In really taking some time to figure out what makes me “tick” as a career person, I came to realize something very important in the months leading up to my eventual resignation from clinical medicine. It turns out that I am one of those self-masochists who loves to turn a career’s worth of guilt inward. I was the stereotypical worrier, wondering what would happen to my patients. If I left, who would take care of them the way I did? How would they get what they needed from someone who didn’t know them like I did?” Looking back, these “guilt scripts” held me hostage for years before I finally took a good hard look at what was preventing me from being happy in my work.
It was actually the fiancé of a friend of mine who inadvertently helped me break through the last of my career shackles. My friend was a nurse practitioner in the clinic I worked in, and the two of us developed a friendship borne out of commiseration. We would often get dinner or hit the local bar after clinic was over and just wallow in the injustices of our work environment. We even had our own little book club so we could have some kind of pretense for getting together. We’d talk about the book for about three minutes, and then the conversation would immediately devolve into a first-class bitch session.
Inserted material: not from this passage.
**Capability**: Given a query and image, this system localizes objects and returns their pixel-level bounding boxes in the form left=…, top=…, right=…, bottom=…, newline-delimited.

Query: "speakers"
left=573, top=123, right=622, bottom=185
One day her fiancé happened to join us for dinner. He listened to us talk about how trapped we were working for an institution that refused to listen to its employees, and imposed all sorts of inappropriate constraints on us. We bemoaned how powerless we were to make change, despite the fact that we were two of the most outspoken faculty in the clinic. We complained about the unbelievable inefficiency and suboptimal level of care in our clinic due to administrative decisions that clinically left our hands tied.
After this went on for about half an hour, he looked at both of us and then asked quite frankly, “So why do you continue to work there?”
My friend and I of course had all sorts of excuses. Our patients needed us. No one else knew the issues our patients faced as well as we did. As I listened to myself spouting off 101 reasons why I couldn’t leave, I realized I had enough career guilt on board to fuel a Catholic mass for three weeks.
His question stuck with me though. He had planted a seed, and over the next several months it germinated into a big, blooming flower. Eventually I had to admit to myself that my patients somehow had found medical care before they met me, and they would after I left . Would it be the same medical care that I provided them? No. Would they get worse care after I left? Possibly. Or maybe someone would come along and do a better job than I had. Regardless, they would not be left lying in a ditch somewhere. Sure, they would miss me. I have several families that I still keep in touch with by email after having left clinical practice, and they do miss me. But they also are very pleased to hear that I am happy and thriving in my new work.
With due deference to Kathy Caprino, I respectfully submit Reason #9 for her consideration: Guilt Is Not A Career Platform. Certainly not for a fulfilling career anyway.